First Detailed Images Of Ultima Thule Reveal Historic Find

Image released Jan 1 taken from 500,000 km showing an bowling pin shape. Newer images show a contact binary

An earlier, fuzzier image made it look like a bowling pin.

"Ultima Thule" was one of 37 contenders that the New Horizons team selected from 34,000 public suggestions and put to the vote. It is more than a billion kilometres past Pluto, and 6.4 billion km from the Earth.

The good news is New Horizons is healthy enough and has enough juice to visit another one. One full rotation takes around 15 hours (give or take an hour). Resembling a 33-kilometer-long interplanetary "snowman", in the words of Alan Stern, a planetary scientist from the Southwest Research Institute (SwRI) in Boulder, Colorado, and principal investigator for the $800 million mission, MU69 appears to have formed when two spherical objects gently smooshed together billions of years ago. "The team has dubbed the larger sphere "Ultima" (12 miles/19 kilometers across) and the smaller sphere "Thule" (9 miles/14 kilometers across)".

"This is the first object that we can clearly tell was born this way" Stern said, instead of evolving as a sort of "bi-lobe".

Slowing turning, they eventually touched at each other at what mission geology manager Jeff Moore called an "extremely slow speed" - maybe just one to a few miles per hour.

"I'm surprised that-more or less-picking one Kuiper belt object out of a hat, that we were able to get such a victor as this", said New Horizons principal investigator Alan Stern during a press conference.

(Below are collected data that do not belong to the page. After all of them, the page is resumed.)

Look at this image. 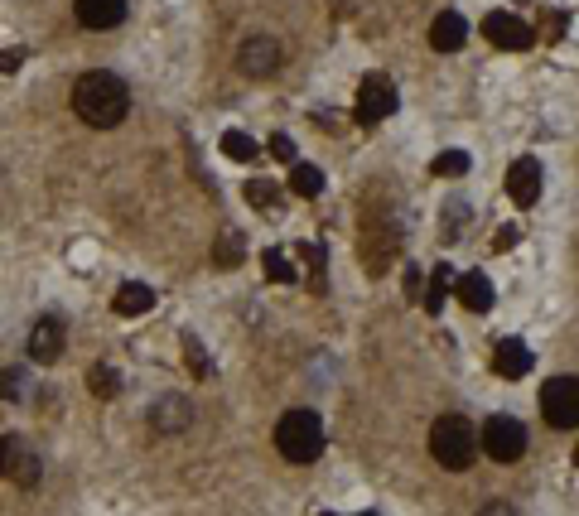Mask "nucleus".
I'll list each match as a JSON object with an SVG mask.
<instances>
[{"instance_id":"obj_16","label":"nucleus","mask_w":579,"mask_h":516,"mask_svg":"<svg viewBox=\"0 0 579 516\" xmlns=\"http://www.w3.org/2000/svg\"><path fill=\"white\" fill-rule=\"evenodd\" d=\"M454 295H459L464 309L488 314V309H493V280H488L483 271H469V275H459V280H454Z\"/></svg>"},{"instance_id":"obj_28","label":"nucleus","mask_w":579,"mask_h":516,"mask_svg":"<svg viewBox=\"0 0 579 516\" xmlns=\"http://www.w3.org/2000/svg\"><path fill=\"white\" fill-rule=\"evenodd\" d=\"M300 256H304V266L314 271V290H324V266H329V256H324V246H300Z\"/></svg>"},{"instance_id":"obj_27","label":"nucleus","mask_w":579,"mask_h":516,"mask_svg":"<svg viewBox=\"0 0 579 516\" xmlns=\"http://www.w3.org/2000/svg\"><path fill=\"white\" fill-rule=\"evenodd\" d=\"M25 372H20V367H5V372H0V401H20V396H25Z\"/></svg>"},{"instance_id":"obj_33","label":"nucleus","mask_w":579,"mask_h":516,"mask_svg":"<svg viewBox=\"0 0 579 516\" xmlns=\"http://www.w3.org/2000/svg\"><path fill=\"white\" fill-rule=\"evenodd\" d=\"M478 516H517V512H512L507 502H488V507H483V512H478Z\"/></svg>"},{"instance_id":"obj_15","label":"nucleus","mask_w":579,"mask_h":516,"mask_svg":"<svg viewBox=\"0 0 579 516\" xmlns=\"http://www.w3.org/2000/svg\"><path fill=\"white\" fill-rule=\"evenodd\" d=\"M464 39H469V25H464L459 10H444L440 20L430 25V49H435V54H459Z\"/></svg>"},{"instance_id":"obj_29","label":"nucleus","mask_w":579,"mask_h":516,"mask_svg":"<svg viewBox=\"0 0 579 516\" xmlns=\"http://www.w3.org/2000/svg\"><path fill=\"white\" fill-rule=\"evenodd\" d=\"M184 357H189L193 377H208V357H203V348H198V338H184Z\"/></svg>"},{"instance_id":"obj_11","label":"nucleus","mask_w":579,"mask_h":516,"mask_svg":"<svg viewBox=\"0 0 579 516\" xmlns=\"http://www.w3.org/2000/svg\"><path fill=\"white\" fill-rule=\"evenodd\" d=\"M63 343H68V328L58 324L54 314L39 319V324L29 328V362H39V367L58 362V357H63Z\"/></svg>"},{"instance_id":"obj_25","label":"nucleus","mask_w":579,"mask_h":516,"mask_svg":"<svg viewBox=\"0 0 579 516\" xmlns=\"http://www.w3.org/2000/svg\"><path fill=\"white\" fill-rule=\"evenodd\" d=\"M430 174H440V179H459V174H469V155H464V150H444L440 160L430 164Z\"/></svg>"},{"instance_id":"obj_26","label":"nucleus","mask_w":579,"mask_h":516,"mask_svg":"<svg viewBox=\"0 0 579 516\" xmlns=\"http://www.w3.org/2000/svg\"><path fill=\"white\" fill-rule=\"evenodd\" d=\"M276 193L280 189L271 184V179H251V184H247V203H251V208H266V213H271V208L280 203Z\"/></svg>"},{"instance_id":"obj_1","label":"nucleus","mask_w":579,"mask_h":516,"mask_svg":"<svg viewBox=\"0 0 579 516\" xmlns=\"http://www.w3.org/2000/svg\"><path fill=\"white\" fill-rule=\"evenodd\" d=\"M73 111L83 116L87 126L111 131V126H121L126 111H131V87L116 78V73H83L78 87H73Z\"/></svg>"},{"instance_id":"obj_3","label":"nucleus","mask_w":579,"mask_h":516,"mask_svg":"<svg viewBox=\"0 0 579 516\" xmlns=\"http://www.w3.org/2000/svg\"><path fill=\"white\" fill-rule=\"evenodd\" d=\"M430 454L435 463H444L449 473H464L478 454V430H473L464 415H440L435 425H430Z\"/></svg>"},{"instance_id":"obj_24","label":"nucleus","mask_w":579,"mask_h":516,"mask_svg":"<svg viewBox=\"0 0 579 516\" xmlns=\"http://www.w3.org/2000/svg\"><path fill=\"white\" fill-rule=\"evenodd\" d=\"M261 266H266V275H271L276 285H290V280H295V266H290V256H285L280 246H266V256H261Z\"/></svg>"},{"instance_id":"obj_17","label":"nucleus","mask_w":579,"mask_h":516,"mask_svg":"<svg viewBox=\"0 0 579 516\" xmlns=\"http://www.w3.org/2000/svg\"><path fill=\"white\" fill-rule=\"evenodd\" d=\"M121 20H126V0H78L83 29H116Z\"/></svg>"},{"instance_id":"obj_31","label":"nucleus","mask_w":579,"mask_h":516,"mask_svg":"<svg viewBox=\"0 0 579 516\" xmlns=\"http://www.w3.org/2000/svg\"><path fill=\"white\" fill-rule=\"evenodd\" d=\"M406 295L425 299V280H420V266H406Z\"/></svg>"},{"instance_id":"obj_7","label":"nucleus","mask_w":579,"mask_h":516,"mask_svg":"<svg viewBox=\"0 0 579 516\" xmlns=\"http://www.w3.org/2000/svg\"><path fill=\"white\" fill-rule=\"evenodd\" d=\"M39 454L29 449L20 435H5L0 439V478H10V483H20V488H34L39 483Z\"/></svg>"},{"instance_id":"obj_35","label":"nucleus","mask_w":579,"mask_h":516,"mask_svg":"<svg viewBox=\"0 0 579 516\" xmlns=\"http://www.w3.org/2000/svg\"><path fill=\"white\" fill-rule=\"evenodd\" d=\"M324 516H329V512H324ZM362 516H372V512H362Z\"/></svg>"},{"instance_id":"obj_36","label":"nucleus","mask_w":579,"mask_h":516,"mask_svg":"<svg viewBox=\"0 0 579 516\" xmlns=\"http://www.w3.org/2000/svg\"><path fill=\"white\" fill-rule=\"evenodd\" d=\"M575 463H579V449H575Z\"/></svg>"},{"instance_id":"obj_2","label":"nucleus","mask_w":579,"mask_h":516,"mask_svg":"<svg viewBox=\"0 0 579 516\" xmlns=\"http://www.w3.org/2000/svg\"><path fill=\"white\" fill-rule=\"evenodd\" d=\"M276 449H280V459L300 463V468L314 463L324 454V420L314 410H285L276 425Z\"/></svg>"},{"instance_id":"obj_22","label":"nucleus","mask_w":579,"mask_h":516,"mask_svg":"<svg viewBox=\"0 0 579 516\" xmlns=\"http://www.w3.org/2000/svg\"><path fill=\"white\" fill-rule=\"evenodd\" d=\"M222 155L237 164H251V160H261V145H256L247 131H227V136H222Z\"/></svg>"},{"instance_id":"obj_14","label":"nucleus","mask_w":579,"mask_h":516,"mask_svg":"<svg viewBox=\"0 0 579 516\" xmlns=\"http://www.w3.org/2000/svg\"><path fill=\"white\" fill-rule=\"evenodd\" d=\"M531 362H536V357H531V348H526L522 338H502L493 348V372L507 381H522L526 372H531Z\"/></svg>"},{"instance_id":"obj_21","label":"nucleus","mask_w":579,"mask_h":516,"mask_svg":"<svg viewBox=\"0 0 579 516\" xmlns=\"http://www.w3.org/2000/svg\"><path fill=\"white\" fill-rule=\"evenodd\" d=\"M242 251H247V242H242V232H222L218 242H213V266H222V271H232V266H242Z\"/></svg>"},{"instance_id":"obj_9","label":"nucleus","mask_w":579,"mask_h":516,"mask_svg":"<svg viewBox=\"0 0 579 516\" xmlns=\"http://www.w3.org/2000/svg\"><path fill=\"white\" fill-rule=\"evenodd\" d=\"M362 261H367V271L382 275L391 261H396V222L382 218V222H367L362 227Z\"/></svg>"},{"instance_id":"obj_10","label":"nucleus","mask_w":579,"mask_h":516,"mask_svg":"<svg viewBox=\"0 0 579 516\" xmlns=\"http://www.w3.org/2000/svg\"><path fill=\"white\" fill-rule=\"evenodd\" d=\"M483 34L493 39L497 49H512V54L536 44V29L526 25V20H517V15H507V10H493V15L483 20Z\"/></svg>"},{"instance_id":"obj_18","label":"nucleus","mask_w":579,"mask_h":516,"mask_svg":"<svg viewBox=\"0 0 579 516\" xmlns=\"http://www.w3.org/2000/svg\"><path fill=\"white\" fill-rule=\"evenodd\" d=\"M111 309L121 314V319H140V314H150L155 309V290L150 285H140V280H126L116 299H111Z\"/></svg>"},{"instance_id":"obj_8","label":"nucleus","mask_w":579,"mask_h":516,"mask_svg":"<svg viewBox=\"0 0 579 516\" xmlns=\"http://www.w3.org/2000/svg\"><path fill=\"white\" fill-rule=\"evenodd\" d=\"M280 58L285 54H280V44L271 34H251L247 44L237 49V73H242V78H271L280 68Z\"/></svg>"},{"instance_id":"obj_23","label":"nucleus","mask_w":579,"mask_h":516,"mask_svg":"<svg viewBox=\"0 0 579 516\" xmlns=\"http://www.w3.org/2000/svg\"><path fill=\"white\" fill-rule=\"evenodd\" d=\"M87 391H92V396H102V401H111V396L121 391V377L111 372L107 362H97V367L87 372Z\"/></svg>"},{"instance_id":"obj_30","label":"nucleus","mask_w":579,"mask_h":516,"mask_svg":"<svg viewBox=\"0 0 579 516\" xmlns=\"http://www.w3.org/2000/svg\"><path fill=\"white\" fill-rule=\"evenodd\" d=\"M266 150H271V160L295 164V140H290V136H271V145H266Z\"/></svg>"},{"instance_id":"obj_20","label":"nucleus","mask_w":579,"mask_h":516,"mask_svg":"<svg viewBox=\"0 0 579 516\" xmlns=\"http://www.w3.org/2000/svg\"><path fill=\"white\" fill-rule=\"evenodd\" d=\"M290 193H300V198H319V193H324V169L295 160V164H290Z\"/></svg>"},{"instance_id":"obj_5","label":"nucleus","mask_w":579,"mask_h":516,"mask_svg":"<svg viewBox=\"0 0 579 516\" xmlns=\"http://www.w3.org/2000/svg\"><path fill=\"white\" fill-rule=\"evenodd\" d=\"M483 454L493 463H517L526 454V425L517 415H493L488 425H483Z\"/></svg>"},{"instance_id":"obj_34","label":"nucleus","mask_w":579,"mask_h":516,"mask_svg":"<svg viewBox=\"0 0 579 516\" xmlns=\"http://www.w3.org/2000/svg\"><path fill=\"white\" fill-rule=\"evenodd\" d=\"M512 242H517V227H502V237H497V251H507Z\"/></svg>"},{"instance_id":"obj_19","label":"nucleus","mask_w":579,"mask_h":516,"mask_svg":"<svg viewBox=\"0 0 579 516\" xmlns=\"http://www.w3.org/2000/svg\"><path fill=\"white\" fill-rule=\"evenodd\" d=\"M454 295V271L449 266H435L430 271V285H425V314H444V299Z\"/></svg>"},{"instance_id":"obj_6","label":"nucleus","mask_w":579,"mask_h":516,"mask_svg":"<svg viewBox=\"0 0 579 516\" xmlns=\"http://www.w3.org/2000/svg\"><path fill=\"white\" fill-rule=\"evenodd\" d=\"M391 111H396V82L386 73H367L358 87V121L362 126H382Z\"/></svg>"},{"instance_id":"obj_12","label":"nucleus","mask_w":579,"mask_h":516,"mask_svg":"<svg viewBox=\"0 0 579 516\" xmlns=\"http://www.w3.org/2000/svg\"><path fill=\"white\" fill-rule=\"evenodd\" d=\"M150 425L160 430V435H184L193 425V406H189V396H160L155 406H150Z\"/></svg>"},{"instance_id":"obj_13","label":"nucleus","mask_w":579,"mask_h":516,"mask_svg":"<svg viewBox=\"0 0 579 516\" xmlns=\"http://www.w3.org/2000/svg\"><path fill=\"white\" fill-rule=\"evenodd\" d=\"M507 198L517 203V208H531L536 198H541V164L522 155V160L507 169Z\"/></svg>"},{"instance_id":"obj_4","label":"nucleus","mask_w":579,"mask_h":516,"mask_svg":"<svg viewBox=\"0 0 579 516\" xmlns=\"http://www.w3.org/2000/svg\"><path fill=\"white\" fill-rule=\"evenodd\" d=\"M541 415L555 430H579V377H551L541 386Z\"/></svg>"},{"instance_id":"obj_32","label":"nucleus","mask_w":579,"mask_h":516,"mask_svg":"<svg viewBox=\"0 0 579 516\" xmlns=\"http://www.w3.org/2000/svg\"><path fill=\"white\" fill-rule=\"evenodd\" d=\"M20 63H25V49H5V54H0V73H15Z\"/></svg>"}]
</instances>
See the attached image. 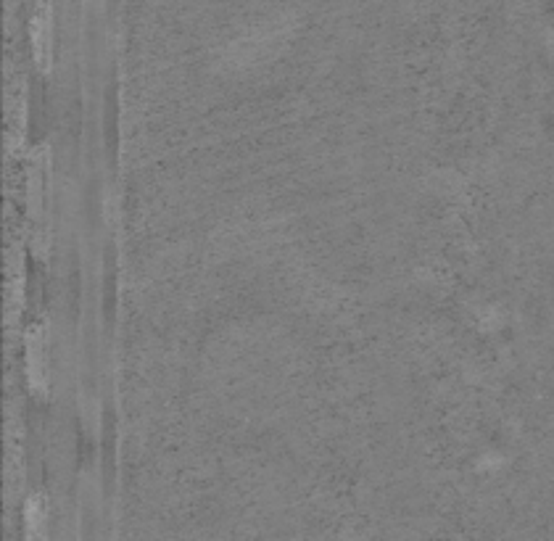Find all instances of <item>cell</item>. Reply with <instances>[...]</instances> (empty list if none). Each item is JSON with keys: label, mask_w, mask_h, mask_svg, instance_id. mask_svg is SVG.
Listing matches in <instances>:
<instances>
[{"label": "cell", "mask_w": 554, "mask_h": 541, "mask_svg": "<svg viewBox=\"0 0 554 541\" xmlns=\"http://www.w3.org/2000/svg\"><path fill=\"white\" fill-rule=\"evenodd\" d=\"M32 56H35L37 72L51 74L53 69V16L48 3H37L32 14Z\"/></svg>", "instance_id": "cell-1"}, {"label": "cell", "mask_w": 554, "mask_h": 541, "mask_svg": "<svg viewBox=\"0 0 554 541\" xmlns=\"http://www.w3.org/2000/svg\"><path fill=\"white\" fill-rule=\"evenodd\" d=\"M27 373H30V386L37 396H45L48 391V373H45V338L43 330L32 328L27 333Z\"/></svg>", "instance_id": "cell-2"}, {"label": "cell", "mask_w": 554, "mask_h": 541, "mask_svg": "<svg viewBox=\"0 0 554 541\" xmlns=\"http://www.w3.org/2000/svg\"><path fill=\"white\" fill-rule=\"evenodd\" d=\"M43 523H45L43 497H32L30 502H27V536H30V539H40V536H43Z\"/></svg>", "instance_id": "cell-3"}]
</instances>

NASA/Johns Hopkins University Applied Physics Laboratory/Southwest Research Institute and so forth have begun analyzing all aspects of Ultima Thule, including its most basic elements - like its number of hills, ridges, impact craters, etcetera. Better images should yield definitive answers in the days and weeks ahead. Now that we have this first image, we know that Ultima Thule is a bit of both: it's two asteroids that have collided and stuck together many years ago, becoming what's known as a contact binary. Scientists believe the icy exterior is probably a mix of water, methane and nitrogen, among other things.

Taken at the Mission Operations Center of the Johns Hopkins University Applied Physics Laboratory in Laurel Maryland on Jan. 1 2019

Scientists consider Ultima Thule an exquisite time machine that should provide clues to the origins of our solar system.

It looks like a reddish snowman.

It's neither a comet nor an asteroid, according to Stern, but rather "a primordial planetesimal".

The world is in a region of the Solar System known as the Kuiper belt.

"This thing was born somewhere between 99 percent and 99.9 percent of the way back to T-zero (liftoff) in our solar system, really wonderful", Stern said. "It's something that's completely different".

The remaining two lobes formed Ultima Thule, and with its material we have a window into the early solar system.